No thanks to the scam artist or the temp agency, I found a job. I actually really liked it and if I had found this job first, versus the boring office, I might have stayed and had another career path. But this is Hollywood, Babe, and I was on to bigger things.
I was hired as a receptionist at a company that provided music and shows for radio stations throughout the world. It was interesting. The people were great. I loved answering the phone not knowing whether I would have to speak Spanish, French, Italian, or English. Plus, I loved being a DJ in college.
The problem was that it interfered with producing the short film. Okay, so we didn’t get into section two of the Making a Short Film class, but the director told me he had the money and wanted to make the film anyhow. Plus, from meeting other people, they seemed to say that the way to make it in film, was to make a film. If he was paying, I was in.
I tried to make phone calls to recruit a crew and get things we needed (like film stock) during work hours but the phone kept ringing and it was my job to answer it. I then made calls at lunch but everyone I called was at lunch too. So, I sadly, had to leave this job. I told them it was because I was going to make a movie. The man who hired me said that he had lived in LA a long time and most of these dreams go up in smoke. I knew I was different!
Instead I applied for a job where my housemate worked – an insurance agency. Great money working on a computer all day and even better, weird hours – 6am-2pm so I could make calls all afternoon. I got the job and settled there the rest of the “school” year.
Another group that did get into section two invited me to join them (and share the now group cost of tuition). I went to one class but backed out due to my lack of money for another class. Yet, the contacts I made helped me get onto my first film sets since I was hungry jump into production, any production.
But the short film I was producing wasn’t going as great as I thought. Here I was changing my job for it, not going on with the UCLA class, and thinking of investing some of my savings into it. But the director was giving off signs that maybe he wasn’t trustworthy. Once we got rejected by UCLA he got another writer and started hinting that she’d get credit too. In the early stages of a film career you don’t work for money, you work for credit. I needed a screen to say I was the writer so that I could then write other movies in the future. That’s one reason I decided to work with him – to write the movie.
We had our talks and our arguments and he promised I’d get co-writing credit since I wrote the first scripts. I had heard of these things happening in Hollywood, I just didn’t think they happened so soon. I had heard the horror stories of people writing scripts and then getting written off the credit scroll.
I decided to stay with the project just to make sure I really got my credit. For mental survival, I to put my heart into my Indigo Girls script and focused on working with women in the future. At this time we also added another producer, a male acquaintance of mine from one of my many day jobs. All of a sudden the director and this guy (who was supposed to work under me) were talking sports and I felt pushed out. I was starting to think men couldn’t be trusted in this town.

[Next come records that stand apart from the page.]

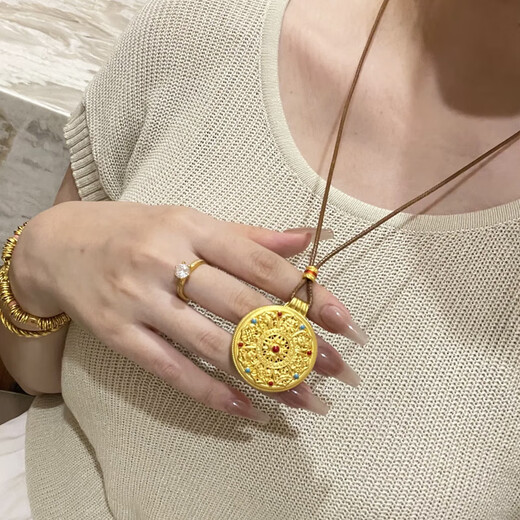 QUAMER Gold Store Gold Store Same Style Ruyi Perfect Eight Treasures Compass Pendant Simulated Braided Rope Wei Xue Enamel Vajra Compass + Coffee Rope (16.2g)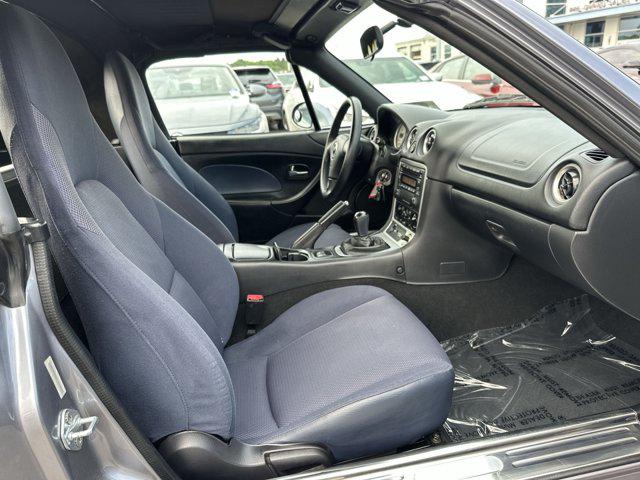 2003 Mazda MX-5 Cloth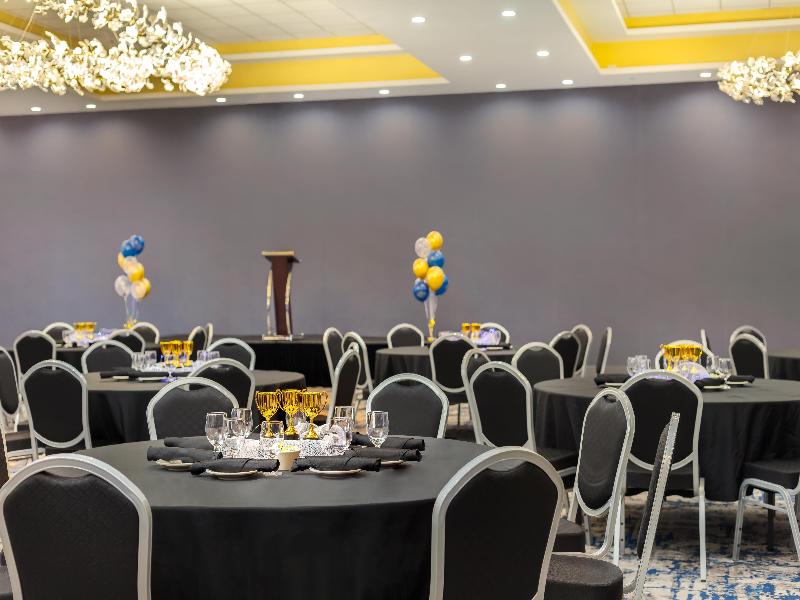 Hilton Garden Inn Hutchinson image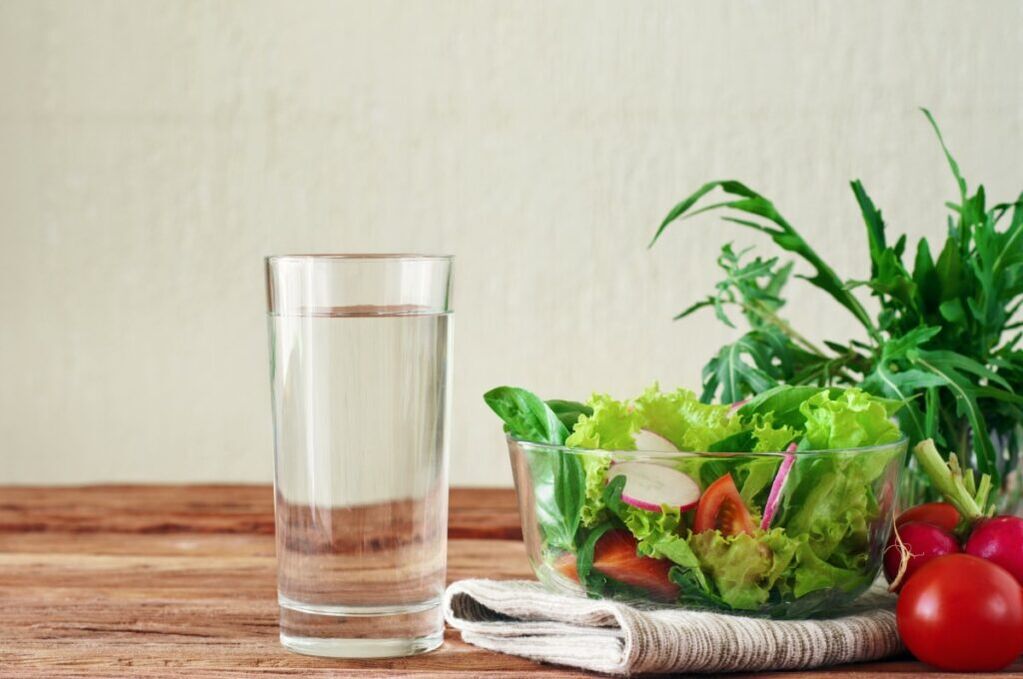 L'eau avant les repas est l'essence du régime paresseux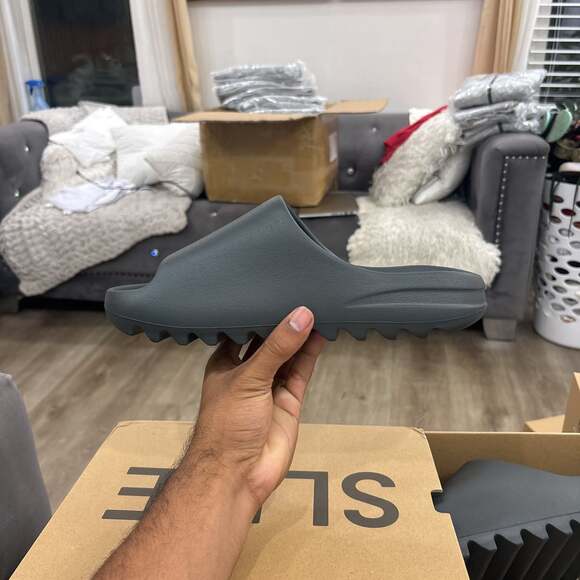 Size 10 Adidas Yeezy Slide Dark Oynx ID5103 - Picture 2 of 5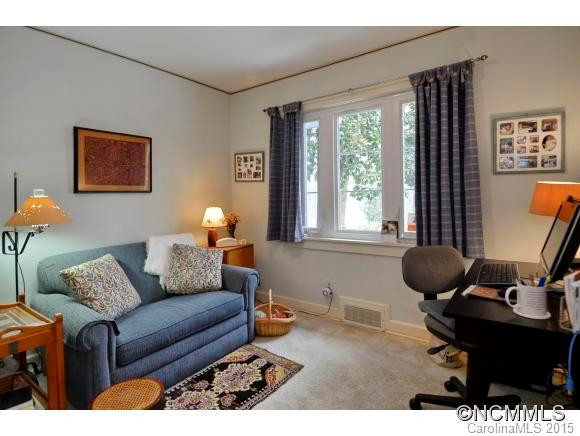 811 Carolina Drive - Photo 12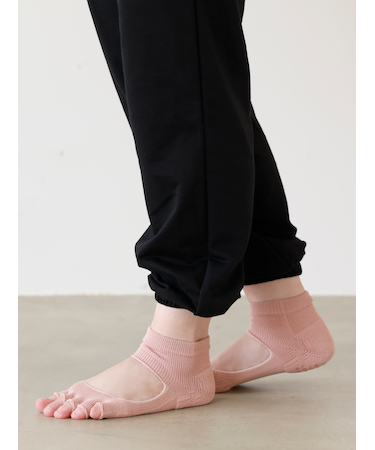 【快脚Labo】スペーサーファブリック指切りフロントオープンショートソックス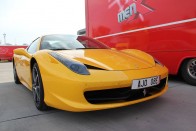 A paddock mélyén lapult ez a Ferrari 458 Italia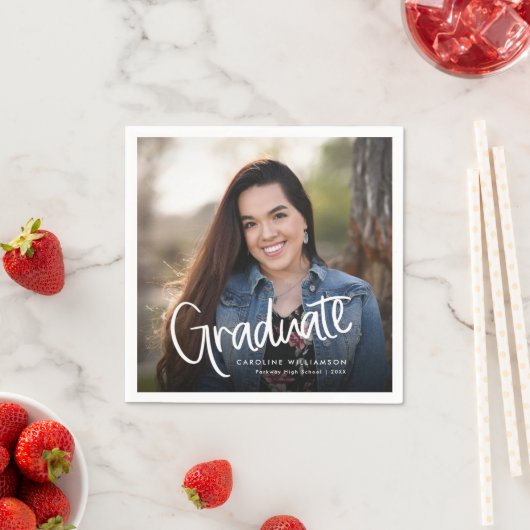 Handgeschriebener Trendy Lässig Script Foto Abschl Serviette (Beispiel)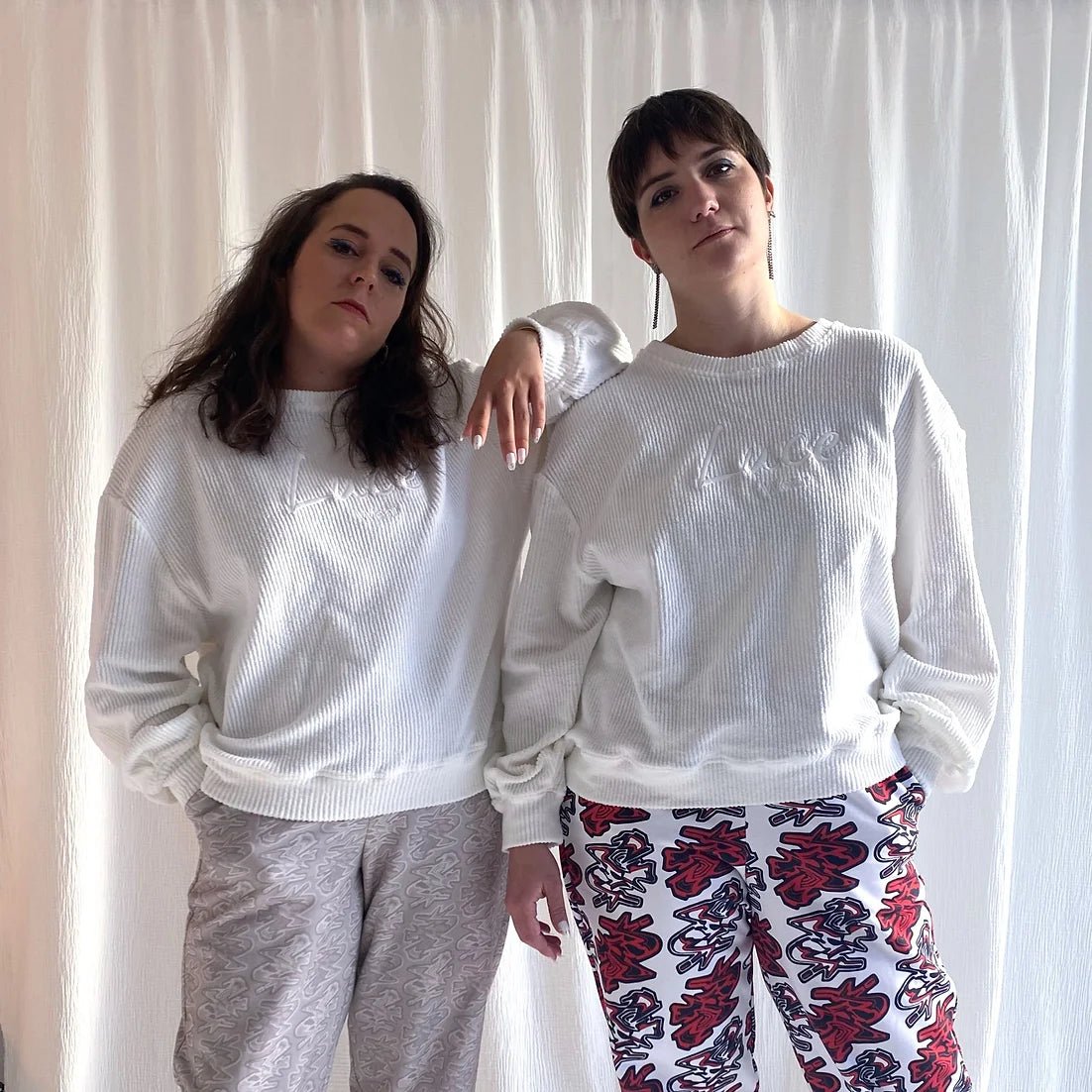 lucewear: femme portant un sweatshirt en velours brodé blanc
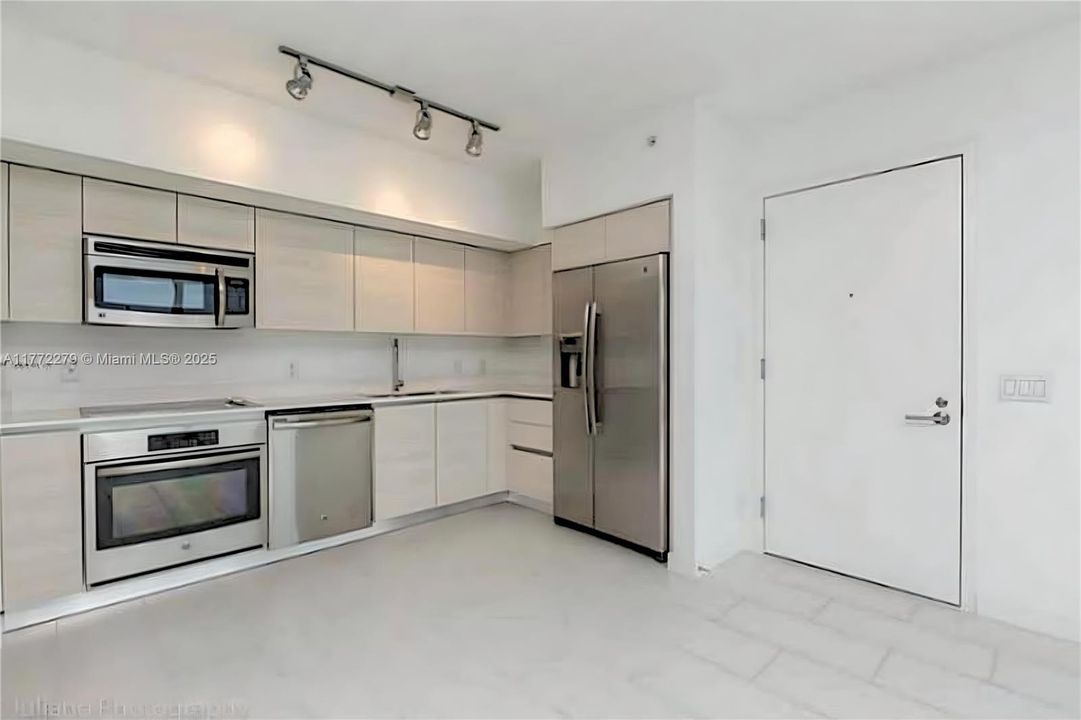 Recently Rented: $2,950 (1 beds, 1 baths, 728 Square Feet)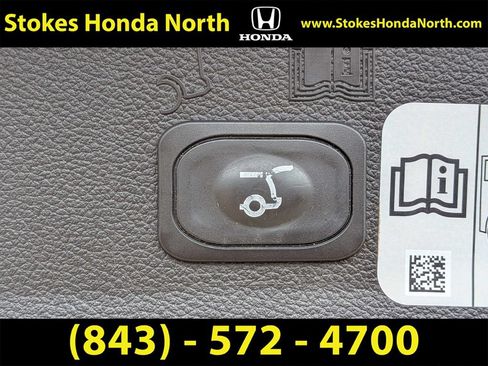 Used 2019 Ford Escape Titanium FWD image 17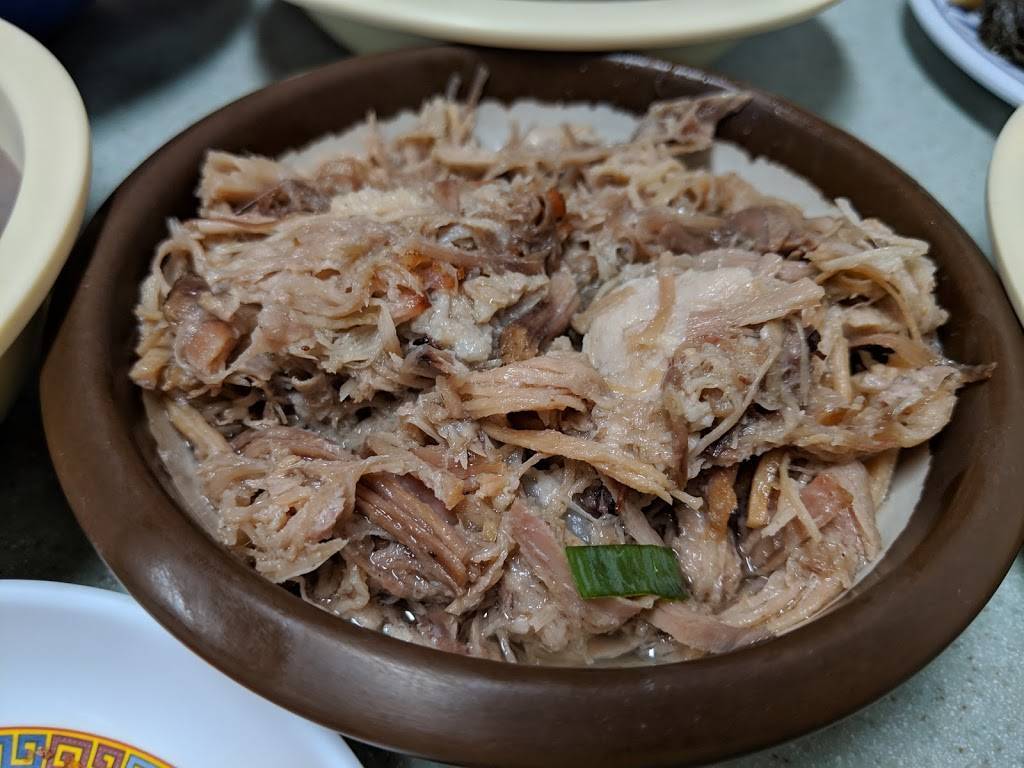 Helenas Hawaiian Food | restaurant | 1240 N School St, Honolulu, HI 96817, USA | 8088458044 OR +1 808-845-8044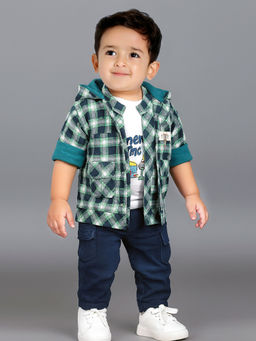 MASHUP - Stylish Checks Jacket, Printed T-shirt & Joggers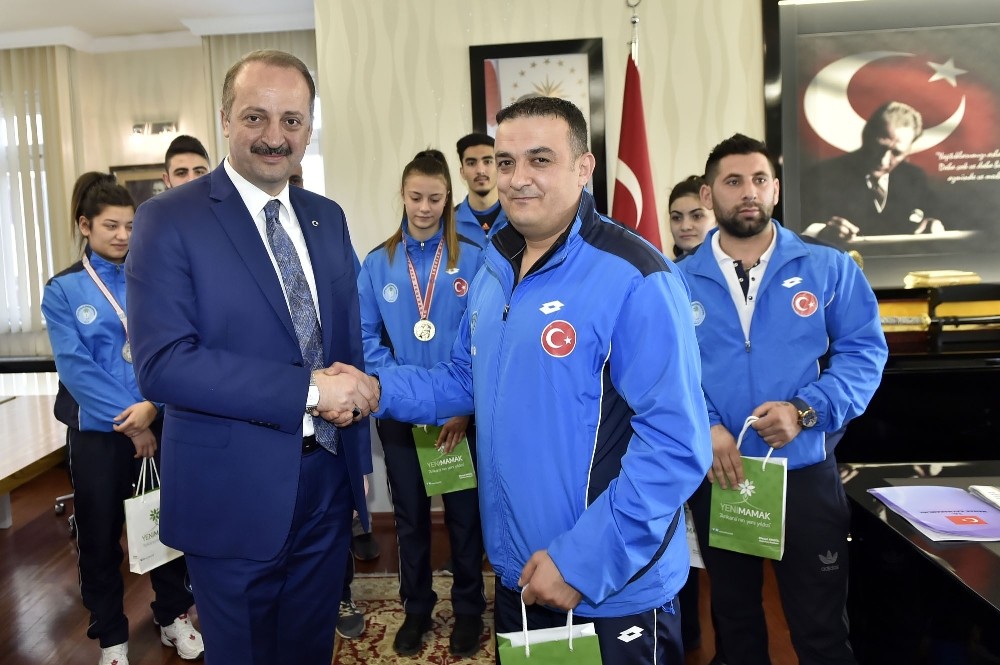 Şampiyon sporculardan Akgül’e ziyaret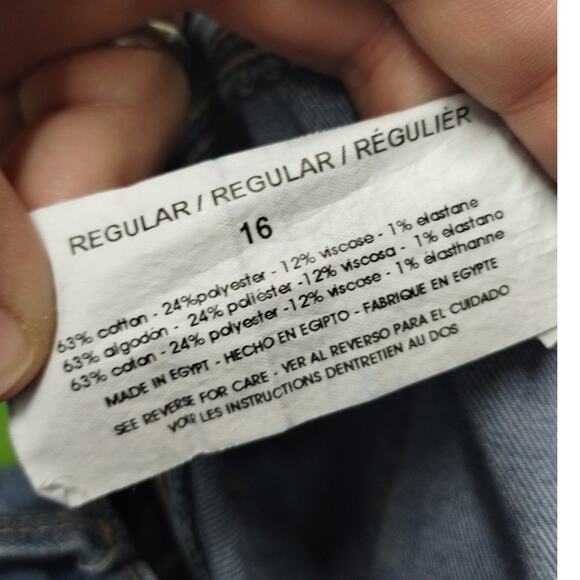 Gloria Vanderbilt Women's Size 16 Amanda High Rise Blue Denim Capri Jeans - Picture 7 of 8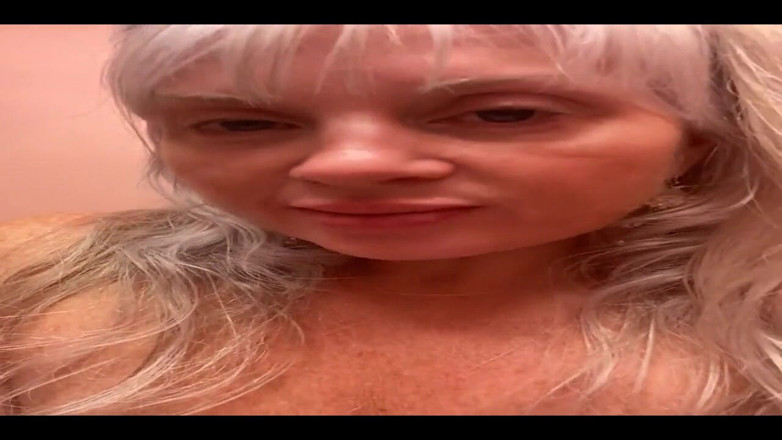 PaintedRose: 우리가 껴안거나 어쩌면 더 많은 것을 할 수 있다고 생각했던 침대에 준비합시다. 어떻게 생각하세요? Dm Me..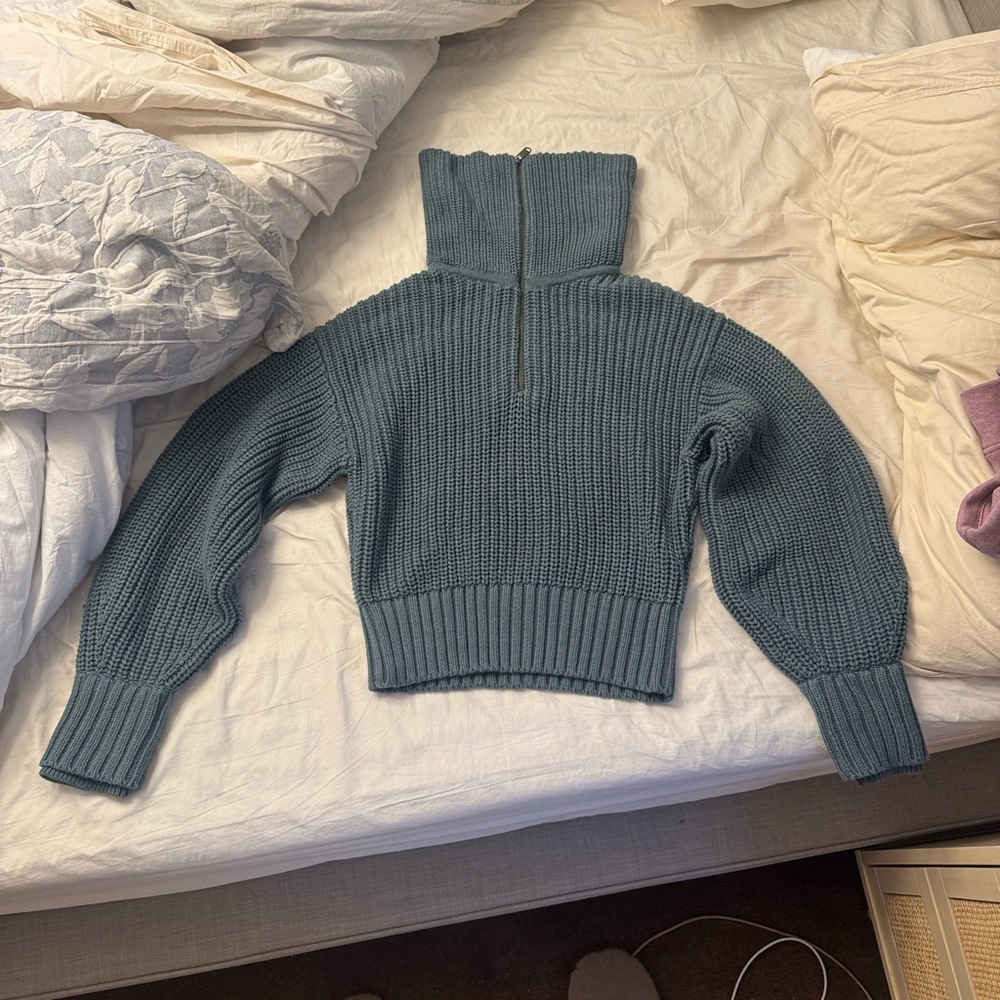 Athleta alder sweater in deep ocean Teal and Navy - Picture 5 of 6
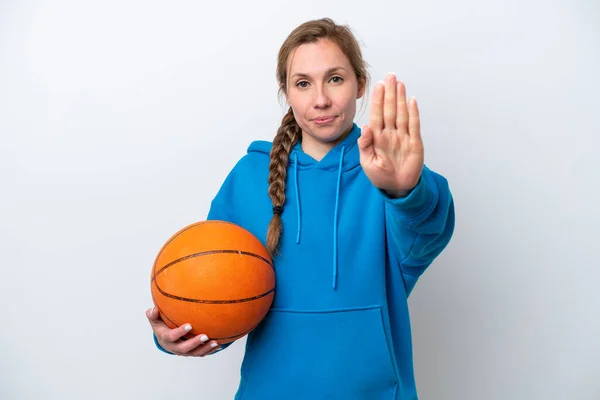 Jonge Kaukasische Vrouw Spelen Basketbal Geïsoleerd Witte Achtergrond Maken Stop — Stockfoto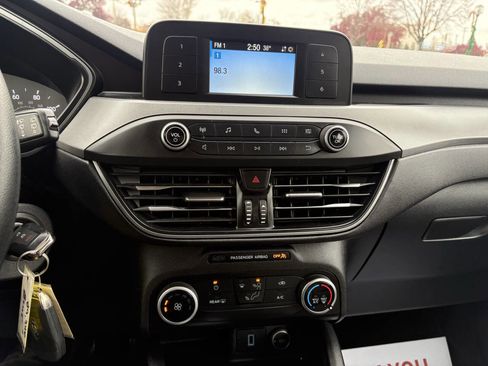 Used 2020 Ford Escape S image 24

The dating scene was even worse. I loved all the meeting of people and networking and sometimes there was flirting. I knew my body type didn’t fit in – I wasn’t a size 6 or 10 even. One guy at a party said “I know what you’re thinking ‘I don’t fit in’. Don’t worry. Guys will like you because you are nice”. Nice? In a town built on not nice?
I had a lot of first dates and false hopes. Even dated briefly an old friend who lived nearby but that crashed and burned from his shy and weird issues. I mostly just networked for my career and wrote my script. I felt like the L in Los Angeles was really for Lonliness.